Eliot lowered himself to the floor, his eyes staying on Eric’s face until he was on all fours and crawling toward the bed, toward him. He lifted his hands to Eric’s thighs. Soft, grey cotton. Eric waited, silent. Eliot looked up again, finding Eric’s face. From this angle, he looked like something other than a person. He looked like power: the king of a small, pathetic little castle, but then, what did that make the people beneath him?

“Can I have a kiss first?” It was easy for Eliot to make his voice small, timid, pleading. There was a power he’d come to feel in that, too: the knowledge that, press only a little below the surface, and it was all a game.  _ You have power — because I  _ allow  _ it. _

Eric gave a single shake of his head. “No.”

Eliot pushed himself further up on his knees, starting to reach. “Please?”

“ _ No. _ ” Eric’s hands were firm on his shoulders. Pushing him down, back to his prior position. “Absolutely not.” His hands moved from Eliot’s shoulders to his face. When Eric touched his cheek, Eliot could still feel the sting of the slap. “Not until you’re finished.”

It was often, though not always, like this: Eric on the edge of the bed, Eliot kneeling between his legs. Eliot would get Eric off with his mouth, feeling for the way Eric’s fingers tangled in his hair, or pressed against the back of his neck, the way his hips started to tense when he was close to the edge, listening to the way he breathed. The goal was to make it last without letting it become torturous.

After Eric came, he would invite Eliot up onto the bed. They would both wait until Eric was ready again. Then, Eric would fuck Eliot into the mattress, so vigorously that the bed frame knocked against the wall.
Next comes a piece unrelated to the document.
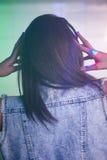 Female DJ listening music on headphone Stock Image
With that, their weekly ritual was complete. When the afterglow had faded to something less luxurious, Eliot rose to take a second shower. The radiators had something of a mind of their own, in this building, and fucking in the too-hot room had left him unpleasantly sticky. He washed himself, got himself dried off, and wrapped the towel around his waist. Intending to head back to the bedroom, and the area of Eric’s closet reserved for him, he opened up the bathroom door.

Onto a bright green, manicured lawn. Eliot stopped, staring, as he attempted to reconcile what he was seeing with his usual understanding of space. He’d heard that portals were possible, but he’d never experienced one before.

Then he saw the building on the other side of the lawn.

There was a pang of tension in his chest. Somewhere in the past ten seconds, he’d stopped breathing. Eliot pressed his lips together, took a careful, slow breath in through his nose, and took a step through the door, onto the grass. It was sun-warm against the bottom of his feet.

The hedges talked about Brakebills. An invitation to attend was the holy grail of American magicians: a doorway to power and opportunity that most could only dream of. You just had to be worthy of it — and/or, willing to submit to certain magical restrictions. The pros and cons differed in weight, depending on who you were talking to. Still, there was no one who denied that a chance to study at Brakebills University offered significant advantages. Not a single hedge witch Eliot had met in Chicago could recall having been considered for entry. Not even Eric.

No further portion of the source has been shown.